SHORT TASK 1
Name every node label used in the Cypher query in the Neo4j thread below.

TEXT EXTRACT
--*--

Neo4j

erikazosi · ‎09-05-2018

I am using the dataset from Kaggle.
As I had received an error prompting to increase the heap memory size,I assigned heap memory size of 16GB and page cache memory size of 1G, as I have total of 32GB RAM. I left this query to run for an hour but I didn't get any result so I terminated the process.

This is my schema:

    OPTIONAL MATCH(a:Application)-[:HAS_PREVIOUS]->(p:Previous_Application)-[:HAS_PREV_INSTALLMENTS]->(i:Installments_Payment) WITH 
    toInteger(i.DAYS_INSTALMENT)-toInteger(i.DAYS_ENTRY_PAYMENT) AS DaysInstallMinusEntry,
    COUNT(i) AS TotalInstallments
    OPTIONAL MATCH(a)-[:HAS_BUREAU]->(bureau:Bureau)
     WITH size(FILTER(x IN collect(bureau.CREDIT_ACTIVE) WHERE x="Active")) AS TotalActiveBureau, a.SK_ID_CURR AS ApplicationID,COUNT(bureau) AS TotalBureau, TotalInstallments,DaysInstallMinusEntry
    RETURN ApplicationID,TotalInstallments,DaysInstallMinusEntry,TotalBureau,
    toFloat(TotalActiveBureau)/toFloat(TotalBureau) AS ActiveBureauByTotalBureauRatio ORDER BY ActiveBureauByTotalBureauRatio DESC

gabriel_toma · ‎09-05-2018

Can you attach a picture of the query profile?

--*--

ENTRIES SUPPLIED

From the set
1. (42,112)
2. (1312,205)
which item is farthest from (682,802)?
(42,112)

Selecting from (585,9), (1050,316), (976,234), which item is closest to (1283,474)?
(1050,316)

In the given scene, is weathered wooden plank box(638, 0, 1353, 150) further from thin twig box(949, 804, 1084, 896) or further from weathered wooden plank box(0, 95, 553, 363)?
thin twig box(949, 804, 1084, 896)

--*--

SHORT TASK 2
Rewrite the listing that follows the Neo4j thread above as a numbered list, leaving out the blank lines.

CORRECT RESULT 1
Application, Previous_Application, Installments_Payment, Bureau

CORRECT RESULT 2
1. From the set
2. 1. (42,112)
3. 2. (1312,205)
4. which item is farthest from (682,802)?
5. (42,112)
6. Selecting from (585,9), (1050,316), (976,234), which item is closest to (1283,474)?
7. (1050,316)
8. In the given scene, is weathered wooden plank box(638, 0, 1353, 150) further from thin twig box(949, 804, 1084, 896) or further from weathered wooden plank box(0, 95, 553, 363)?
9. thin twig box(949, 804, 1084, 896)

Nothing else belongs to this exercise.